Although Marcus always excelled in writing and English classes throughout her time in the Canton Public Schools, she never envisioned writing as her career.

“I remember my grandmother, in particular, used to write my poems down in a little notebook,” she said. “I thought that was the greatest thing — the closest thing I would get to being published.”

In college she studied psychology and sociology and spent years as a social worker and child therapist. It wasn’t until Marcus had two children of her own that she thought about writing a book of her own.

“I was reading obsessively to my children,” she said. “And I developed an interest in writing my own picture books.”

Marcus dove head-first into this new endeavor, entering a graduate certificate program for writing at Emerson College, joining a local writers’ organization and attending a writing conference. At the conference, Marcus mentioned her background as a child therapist to one editor, and the editor asked if Marcus had considered writing a novel about trauma.

“To me a novel seemed like an ominous task,” Marcus said. “But I decided that if I was going to write one, trauma was a topic that most interested me.”

Now, almost a decade since Marcus first decided to focus on writing, she’s about to be a published author twice over. On April 14, G.P. Putnam’s Sons will publish Scritch-Scratch a Perfect Match, the story of how a lonely dog and a lonely man find each other.

“It uses a lot of wordplay, rhyme and onomatopoeia,” Marcus said. “It will be fun to read aloud.”

But it is Marcus’s teen novel, Exposed, that will mark her entrance into the world of published authors. Exposed, which tells the story of Liz, a 16 year old with a knack for photography, will be available February 22 from Random House Children’s Books.

“She’s very confident in what she sees, what she thinks about people as she looks through the lens,” Marcus said of the main character Liz. “But all that’s called into question when her brother is accused of raping her best friend.”

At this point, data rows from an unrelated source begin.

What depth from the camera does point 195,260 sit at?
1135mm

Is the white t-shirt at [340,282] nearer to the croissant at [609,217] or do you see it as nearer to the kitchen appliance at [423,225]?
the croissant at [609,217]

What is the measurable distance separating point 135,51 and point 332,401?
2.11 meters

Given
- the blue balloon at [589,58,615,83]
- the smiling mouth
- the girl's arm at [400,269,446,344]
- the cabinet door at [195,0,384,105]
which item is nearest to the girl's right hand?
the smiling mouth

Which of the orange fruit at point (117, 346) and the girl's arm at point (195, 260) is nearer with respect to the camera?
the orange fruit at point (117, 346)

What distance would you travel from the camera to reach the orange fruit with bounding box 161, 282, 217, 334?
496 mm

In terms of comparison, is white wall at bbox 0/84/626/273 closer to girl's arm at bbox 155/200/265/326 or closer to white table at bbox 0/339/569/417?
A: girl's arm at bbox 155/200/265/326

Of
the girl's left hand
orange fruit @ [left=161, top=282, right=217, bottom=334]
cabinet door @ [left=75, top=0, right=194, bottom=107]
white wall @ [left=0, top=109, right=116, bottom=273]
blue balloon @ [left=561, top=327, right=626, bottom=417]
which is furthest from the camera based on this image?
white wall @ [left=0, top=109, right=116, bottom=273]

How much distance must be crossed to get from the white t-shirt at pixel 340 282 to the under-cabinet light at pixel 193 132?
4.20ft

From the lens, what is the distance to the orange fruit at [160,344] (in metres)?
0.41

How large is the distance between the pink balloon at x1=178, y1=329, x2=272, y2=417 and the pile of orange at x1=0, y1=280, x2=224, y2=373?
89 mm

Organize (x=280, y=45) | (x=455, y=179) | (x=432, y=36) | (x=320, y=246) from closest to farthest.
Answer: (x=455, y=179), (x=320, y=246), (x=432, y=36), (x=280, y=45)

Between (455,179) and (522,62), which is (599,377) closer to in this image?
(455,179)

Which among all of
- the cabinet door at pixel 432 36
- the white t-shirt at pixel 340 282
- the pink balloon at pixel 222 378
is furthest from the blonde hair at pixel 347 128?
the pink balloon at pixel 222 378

Liz, therefore, is left to decide whether her friend is a liar or her brother is a rapist.

“It takes a unique look at an all-too-common, horrific occurrence,” Marcus said. “But it looks at rape not through the standard view of the primary victim, but through the splintering effects on the community.”

Marcus was able to draw from her experience as a child therapist and social worker when writing about trauma. But Marcus said she wrote Exposed focusing more on her memories of what it was like to be a teen.

Exposed is due out February 22

“I wanted to tap into those feelings of where do I belong, who do I want to be, what’s important to me,” she said. “I love writing for teens. I remember being a teen more than my 20s and even my 30s. That’s kind of the period of my life that stands out most.”

Marcus started by writing Exposed in prose, but found herself stuck on a number of scenes. A friend suggested she try and write the scenes as quick poems as a writing exercise. It was so successful that Marcus decided to return to her first love, poetry, and wrote the entire novel in free verse.

“Scenes would come to me in snapshots, and poetry let me hone in on them,” Marcus said. “It forced me to find the core of the scene and the best words to describe what I was trying to say.”

Exposed is already garnering much attention in the literary world. Random House made it one of their lead titles for their spring collection and Amazon named it one of the best books for February.